* **Excerpted data**:
################

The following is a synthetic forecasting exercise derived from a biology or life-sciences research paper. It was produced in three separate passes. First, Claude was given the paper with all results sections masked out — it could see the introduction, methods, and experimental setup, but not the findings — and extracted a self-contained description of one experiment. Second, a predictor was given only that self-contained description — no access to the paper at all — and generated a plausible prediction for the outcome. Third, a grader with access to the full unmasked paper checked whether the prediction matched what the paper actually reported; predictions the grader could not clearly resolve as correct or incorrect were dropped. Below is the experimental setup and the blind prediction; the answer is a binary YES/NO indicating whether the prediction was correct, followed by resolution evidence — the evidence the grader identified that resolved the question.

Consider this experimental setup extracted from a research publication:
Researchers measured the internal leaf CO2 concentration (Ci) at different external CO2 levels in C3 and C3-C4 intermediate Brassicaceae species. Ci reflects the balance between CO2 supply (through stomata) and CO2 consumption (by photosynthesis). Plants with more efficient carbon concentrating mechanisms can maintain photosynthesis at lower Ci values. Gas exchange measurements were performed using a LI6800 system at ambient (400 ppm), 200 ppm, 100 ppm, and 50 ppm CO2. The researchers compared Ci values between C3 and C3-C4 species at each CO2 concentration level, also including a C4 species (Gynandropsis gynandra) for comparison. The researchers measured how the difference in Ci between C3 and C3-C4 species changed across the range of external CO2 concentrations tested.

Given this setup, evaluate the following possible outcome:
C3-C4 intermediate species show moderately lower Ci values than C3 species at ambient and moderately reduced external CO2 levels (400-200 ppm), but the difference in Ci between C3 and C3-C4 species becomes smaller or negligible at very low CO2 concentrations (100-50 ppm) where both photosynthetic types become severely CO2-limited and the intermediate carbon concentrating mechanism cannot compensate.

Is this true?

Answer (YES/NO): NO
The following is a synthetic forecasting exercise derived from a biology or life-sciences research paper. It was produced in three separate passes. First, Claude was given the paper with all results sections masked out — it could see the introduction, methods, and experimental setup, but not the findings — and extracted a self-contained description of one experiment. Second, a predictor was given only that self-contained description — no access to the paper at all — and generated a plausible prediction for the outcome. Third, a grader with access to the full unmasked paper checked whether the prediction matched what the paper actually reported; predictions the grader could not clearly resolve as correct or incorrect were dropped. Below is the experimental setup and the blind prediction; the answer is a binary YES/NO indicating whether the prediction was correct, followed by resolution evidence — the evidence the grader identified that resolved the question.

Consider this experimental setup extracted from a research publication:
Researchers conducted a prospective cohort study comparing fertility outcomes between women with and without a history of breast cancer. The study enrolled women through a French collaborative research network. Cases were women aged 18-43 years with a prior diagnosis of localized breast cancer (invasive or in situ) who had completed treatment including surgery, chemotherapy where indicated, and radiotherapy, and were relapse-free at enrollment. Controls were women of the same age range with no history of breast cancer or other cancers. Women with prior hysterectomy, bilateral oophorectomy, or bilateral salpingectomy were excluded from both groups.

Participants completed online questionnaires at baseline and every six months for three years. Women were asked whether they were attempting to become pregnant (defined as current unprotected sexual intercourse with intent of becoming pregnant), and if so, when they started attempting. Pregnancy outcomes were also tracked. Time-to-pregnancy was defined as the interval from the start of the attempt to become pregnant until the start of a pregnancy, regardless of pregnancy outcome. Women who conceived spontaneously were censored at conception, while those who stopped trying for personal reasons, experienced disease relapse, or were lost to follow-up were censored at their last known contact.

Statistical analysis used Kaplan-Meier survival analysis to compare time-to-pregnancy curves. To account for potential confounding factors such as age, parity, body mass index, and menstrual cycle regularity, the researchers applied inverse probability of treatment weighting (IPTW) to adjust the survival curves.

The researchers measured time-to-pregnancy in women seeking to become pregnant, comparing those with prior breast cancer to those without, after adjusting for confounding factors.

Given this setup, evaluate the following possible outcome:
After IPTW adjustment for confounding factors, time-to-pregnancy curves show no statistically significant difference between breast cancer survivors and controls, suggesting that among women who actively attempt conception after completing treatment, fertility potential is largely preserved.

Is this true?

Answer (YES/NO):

################

* **Task objective**:
Repeat the whole listing exactly. Leave nothing out.

* **Answer**:
The following is a synthetic forecasting exercise derived from a biology or life-sciences research paper. It was produced in three separate passes. First, Claude was given the paper with all results sections masked out — it could see the introduction, methods, and experimental setup, but not the findings — and extracted a self-contained description of one experiment. Second, a predictor was given only that self-contained description — no access to the paper at all — and generated a plausible prediction for the outcome. Third, a grader with access to the full unmasked paper checked whether the prediction matched what the paper actually reported; predictions the grader could not clearly resolve as correct or incorrect were dropped. Below is the experimental setup and the blind prediction; the answer is a binary YES/NO indicating whether the prediction was correct, followed by resolution evidence — the evidence the grader identified that resolved the question.

Consider this experimental setup extracted from a research publication:
Researchers measured the internal leaf CO2 concentration (Ci) at different external CO2 levels in C3 and C3-C4 intermediate Brassicaceae species. Ci reflects the balance between CO2 supply (through stomata) and CO2 consumption (by photosynthesis). Plants with more efficient carbon concentrating mechanisms can maintain photosynthesis at lower Ci values. Gas exchange measurements were performed using a LI6800 system at ambient (400 ppm), 200 ppm, 100 ppm, and 50 ppm CO2. The researchers compared Ci values between C3 and C3-C4 species at each CO2 concentration level, also including a C4 species (Gynandropsis gynandra) for comparison. The researchers measured how the difference in Ci between C3 and C3-C4 species changed across the range of external CO2 concentrations tested.

Given this setup, evaluate the following possible outcome:
C3-C4 intermediate species show moderately lower Ci values than C3 species at ambient and moderately reduced external CO2 levels (400-200 ppm), but the difference in Ci between C3 and C3-C4 species becomes smaller or negligible at very low CO2 concentrations (100-50 ppm) where both photosynthetic types become severely CO2-limited and the intermediate carbon concentrating mechanism cannot compensate.

Is this true?

Answer (YES/NO): NO
The following is a synthetic forecasting exercise derived from a biology or life-sciences research paper. It was produced in three separate passes. First, Claude was given the paper with all results sections masked out — it could see the introduction, methods, and experimental setup, but not the findings — and extracted a self-contained description of one experiment. Second, a predictor was given only that self-contained description — no access to the paper at all — and generated a plausible prediction for the outcome. Third, a grader with access to the full unmasked paper checked whether the prediction matched what the paper actually reported; predictions the grader could not clearly resolve as correct or incorrect were dropped. Below is the experimental setup and the blind prediction; the answer is a binary YES/NO indicating whether the prediction was correct, followed by resolution evidence — the evidence the grader identified that resolved the question.

Consider this experimental setup extracted from a research publication:
Researchers conducted a prospective cohort study comparing fertility outcomes between women with and without a history of breast cancer. The study enrolled women through a French collaborative research network. Cases were women aged 18-43 years with a prior diagnosis of localized breast cancer (invasive or in situ) who had completed treatment including surgery, chemotherapy where indicated, and radiotherapy, and were relapse-free at enrollment. Controls were women of the same age range with no history of breast cancer or other cancers. Women with prior hysterectomy, bilateral oophorectomy, or bilateral salpingectomy were excluded from both groups.

Participants completed online questionnaires at baseline and every six months for three years. Women were asked whether they were attempting to become pregnant (defined as current unprotected sexual intercourse with intent of becoming pregnant), and if so, when they started attempting. Pregnancy outcomes were also tracked. Time-to-pregnancy was defined as the interval from the start of the attempt to become pregnant until the start of a pregnancy, regardless of pregnancy outcome. Women who conceived spontaneously were censored at conception, while those who stopped trying for personal reasons, experienced disease relapse, or were lost to follow-up were censored at their last known contact.

Statistical analysis used Kaplan-Meier survival analysis to compare time-to-pregnancy curves. To account for potential confounding factors such as age, parity, body mass index, and menstrual cycle regularity, the researchers applied inverse probability of treatment weighting (IPTW) to adjust the survival curves.

The researchers measured time-to-pregnancy in women seeking to become pregnant, comparing those with prior breast cancer to those without, after adjusting for confounding factors.

Given this setup, evaluate the following possible outcome:
After IPTW adjustment for confounding factors, time-to-pregnancy curves show no statistically significant difference between breast cancer survivors and controls, suggesting that among women who actively attempt conception after completing treatment, fertility potential is largely preserved.

Is this true?

Answer (YES/NO):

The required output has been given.